Masalah ketiga, kata Andry terkait dengan stabilitas pasar keuangan yang cenderung terjaga dari gejolak ketidakpastian dan tekanan ekonomi global selama era pemerintahan Presiden AS Donald Trump. Stabilitas itu terjadi di nilai tukar rupiah, pasar modal, dan pasar surat berharga negara (SBN).

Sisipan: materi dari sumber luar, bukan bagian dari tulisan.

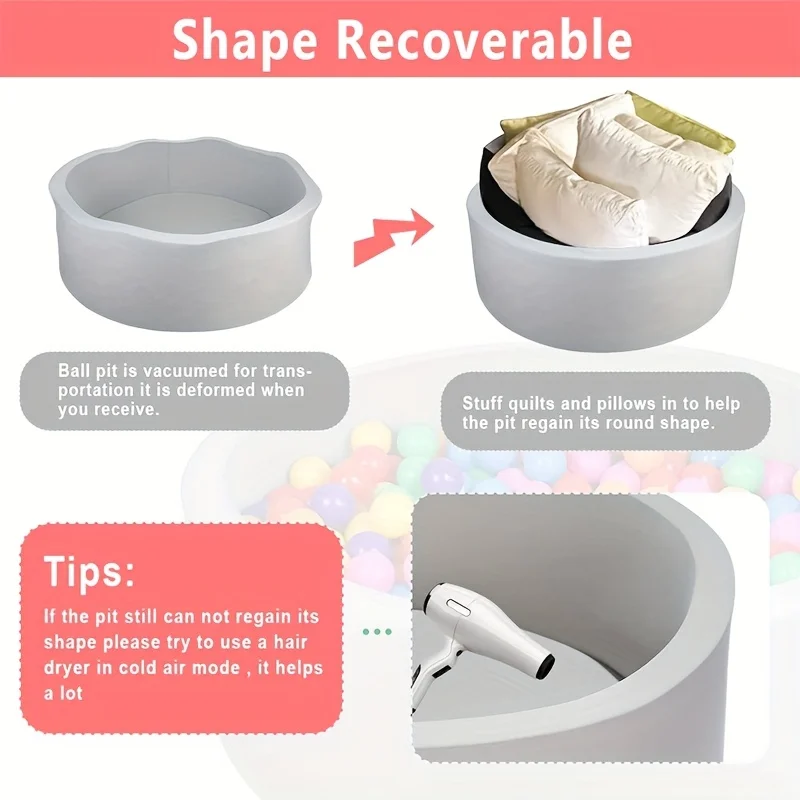 회색 90cm 소프트 스펀지 오션 볼 풀 (1개) 버블 놀이 펜스 포함, 안전하고 재미있는 버블 게임을 위한 두꺼운 실내 유아용 플레이펜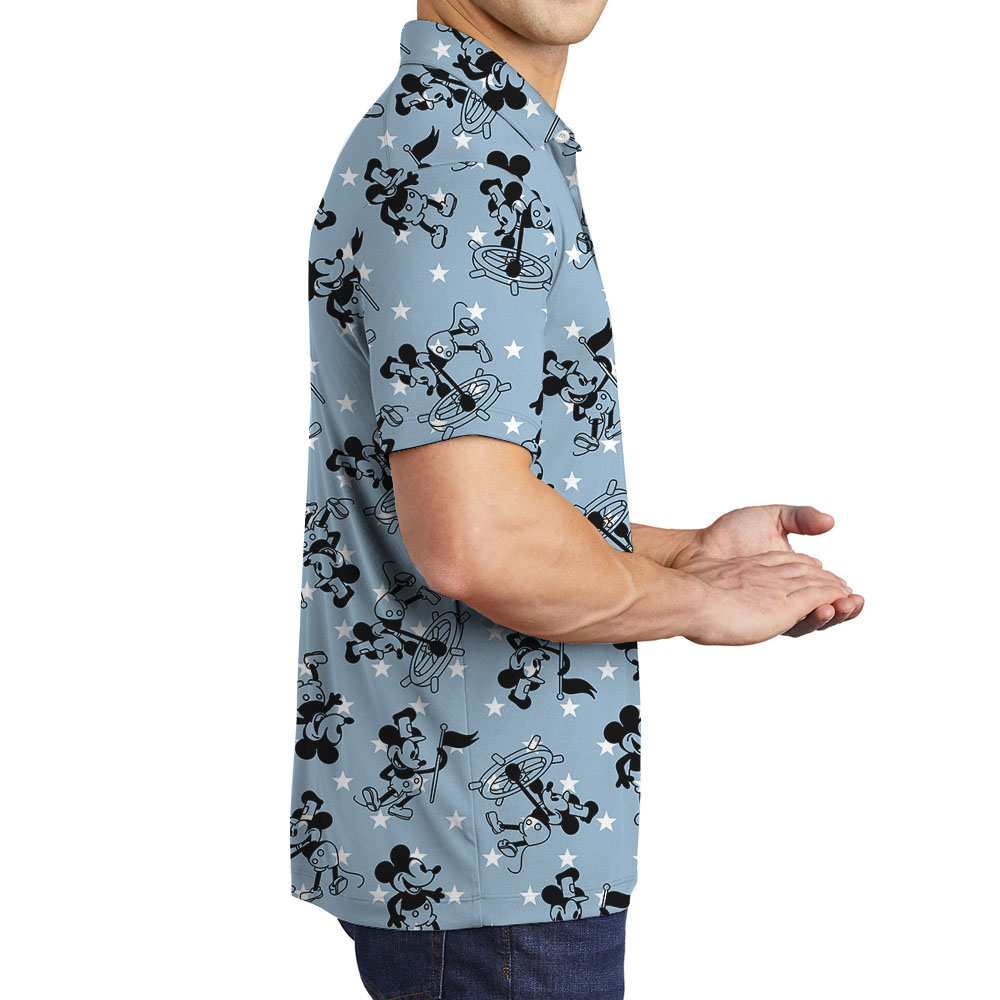 4th Of July Mickey Steamboat Willie Blue Men's Polo Shirt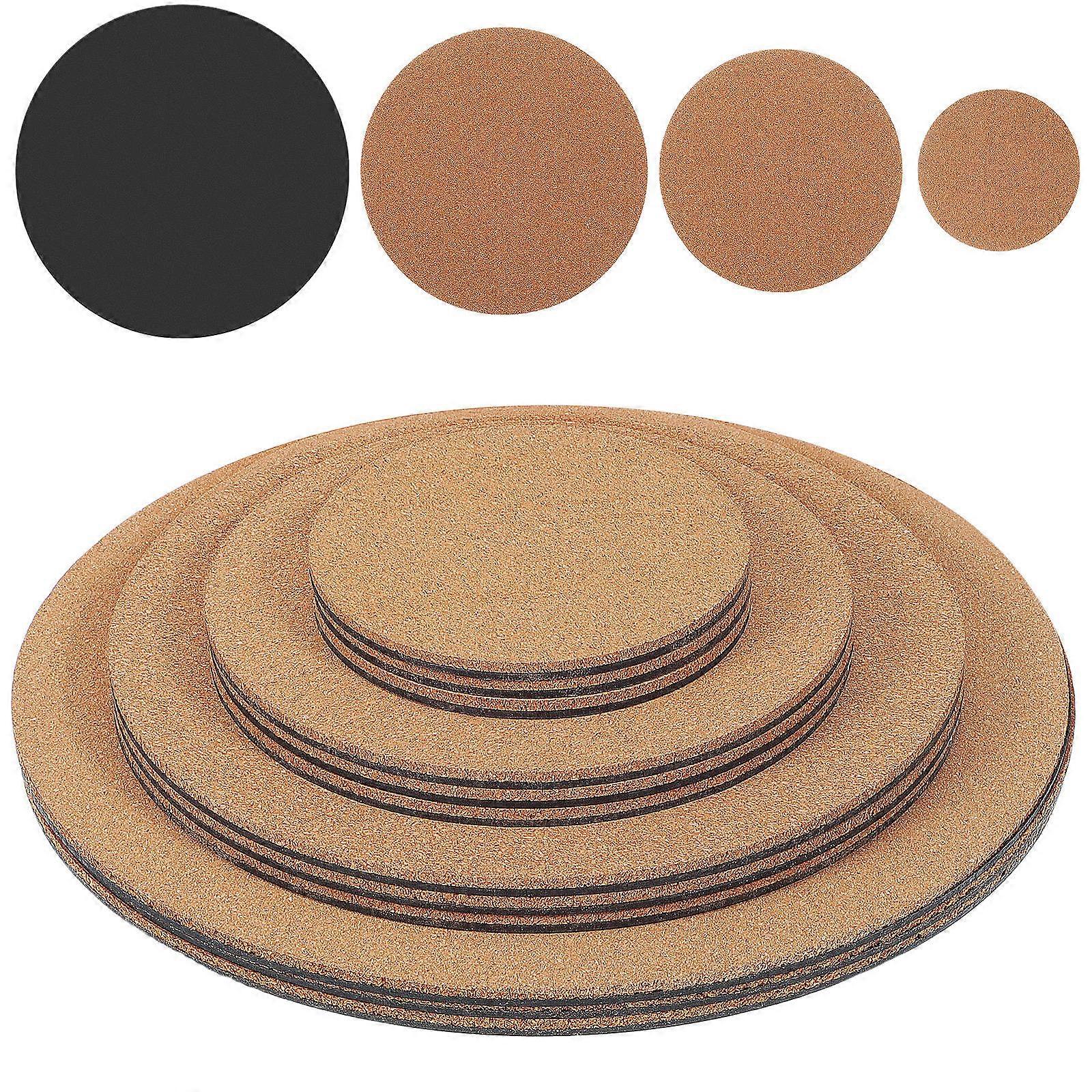 Cork 12Pcs Round Coasters For Indoor Use Plant Protectors Versatile Use Insulation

"Dan volatilitas kalau lihat di tiga indikator situasi di global, yakni currency, global equity dan juga bond market, itu jauh lebih volatile di Trump 2.0 ini. Jadi stabilitas di sektor keuangan ini tentu saja kinerja yang hebat dari para otoritas, otoritas fiskal, otoritas moneter dan juga perbankan," paparnya.
Keempat, Andry melanjutkan, tantangan yang berhasil diatasi pemerintahan Prabowo Subianto terkait dengan upaya memperbaiki ketimpangan masyarakat. Pada Maret 2025, BPS mencatat ketimpangan yang tercermin dari gini ratio menjadi yang terendah dalam periode 2019-2025, yakni di level 0,375.
Terakhir, capaian kelima terbesar masa pemerintahan Prabowo Subianto kata Andry ialah keberhasilan menyelesaikan kesepakatan perdagangan dengan sejumlah kelompok ekonomi besar, seperti Eropa maupun Afrika, di tengah tekanan narasi proteksionisme yang di bawah pemerintah AS melalui kebijakan tarif resiprokal Donald Trump.
Dengan Eropa, misalnya, pemerintah berhasil mencapai kesepakatan substansial Indonesia-European Union Comprehensive Economic Partnership Agreement (IEU-CEPA) pada September lalu. Padahal, perundingan itu sudah dilakukan hampir satu dekade yang lalu.
"Ini sudah membuka suatu jalan untuk kemudian bagi kita mendiversifikasi tujuan ekspor dan juga kemudian bisa meningkatkan ekspor kita ke depan.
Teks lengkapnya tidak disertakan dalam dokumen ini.